Onlara göre hava hoş…
Onlarca koruma, zırhlı araçlar, sinyal kesiciler, muazzam bir konvoy ve bir elleri yağda, bir elleri balda…
Türkiye şöyleymiş, Türkiye böyleymiş, her gün şehitler geliyormuş, işsizlikmiş hepsi bir yana…
Türkiye itibarsızlaşıyor, yalnızlaşıyormuş, 3. Dünya ülkesi haline geliyormuş, öte yana…
İki beyanat, üç miting, 2 bin eserin (!) toplu açılışı, dört konferans, biraz hamaset ve bir “üst akıl” (!) yaratıp onunla kavga ettin mi, tamamdır!..
* * *
Türkiye yangın yerine dönmüş kimin umurunda!..
Bir yanda PKK ile mücadelede harabeye dönen ilçeler ve şehitler…
O şehitlerin feryat eden anaları, eşleri, boynu bükük kalan yetimleri…
Diğer yanda Meclis’te uçan tekmeler, birbirlerinin gırtlağına sarılan bu milletin vekilleri…
Meclis değil, dövüş sanatı (!) icra edenlerin gösteri alanı mübarek…
Bursa’da patlayan canlı bomba ve bütün şehirlerimizde sürekli bomba paniği içindeki insanlarımız!.
* * *
IŞİD Kilis’e roketleri sallıyor ve Türkiye bu saldırı karşısında çaresiz kalırken…
Bu defa Gaziantep Karkamış’ta tanksavar füzeli ve havanlı IŞİD saldırısında Türk Silahlı Kuvvetleri’ne ait bir obüs hasara uğruyor, sınır karakolunda yangın çıkıyor…
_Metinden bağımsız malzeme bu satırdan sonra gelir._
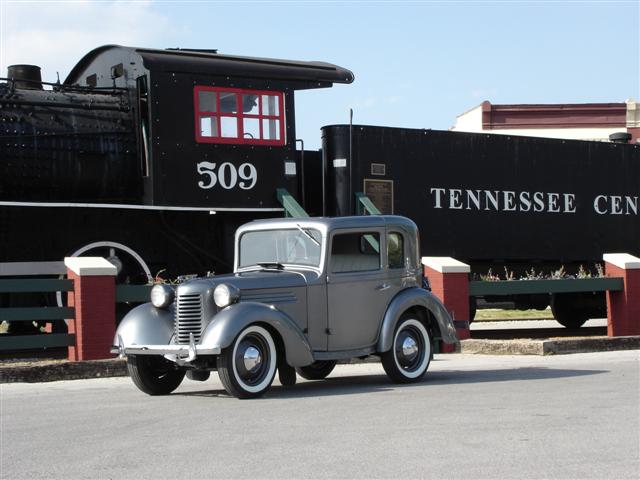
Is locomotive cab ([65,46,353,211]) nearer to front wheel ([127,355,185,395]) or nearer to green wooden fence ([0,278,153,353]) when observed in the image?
green wooden fence ([0,278,153,353])

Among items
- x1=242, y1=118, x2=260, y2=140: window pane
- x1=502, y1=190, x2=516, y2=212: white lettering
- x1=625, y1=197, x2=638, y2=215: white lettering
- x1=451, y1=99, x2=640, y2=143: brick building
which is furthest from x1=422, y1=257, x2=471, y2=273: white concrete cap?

Türkiye’nin bir bölümünde resmen bir savaş hali var, canlı bombalar her yerde ve turizm can çekişiyor…
Oteller boş, Antalya sessiz, Türkiye yangın yeri…
Ama önemli meselemiz, vizesiz Avrupa…
Ve hatta o kadar mesele ki Sadrazam Davutoğlu Ahmet vizesiz Avrupa’yı 5 ay önceye çekmekle övünürken, Recep Bey “Bu büyük bir kazanım değil” diyerek Ahmet’in böbürlendiği işi sıfırlıyor!..
* * *
Türkiye yangın yeri, Recep Bey, “Önder İmam Hatip Gençlik Buluşması”na katılarak, “İmam hatip gençliği dimdik ayakta.. Sizler unutmayın sadece bu milletin değil tüm ümmetin de umudusunuz” diyor…
Türkiye’nin umudu imam gençlik…
Ümmetin umudu imam gençlik…
Kendisi ve hepsi de imam hatip mezunu olan çocukları Türkiye’nin ve tüm ümmetin nasıl umudu olduysa, onlar da umudumuz olacak…
Zaten başka umudumuz da kalmadı!..
* * *
Biz de şurada oturmuş, “Dindar anayasa” ile anayasadan laikliğin kaldırılmasını tartışıyoruz…
Yahu Türkiye yanıyormuş, ne önemi var?..
İmam gençlik dimdik ayakta!..
YENİ PASAPORTLAR!..
Şu bordo pasaportlar AB uyumu için çıkarıldı, lacivert pasaportlar çöpe atıldı…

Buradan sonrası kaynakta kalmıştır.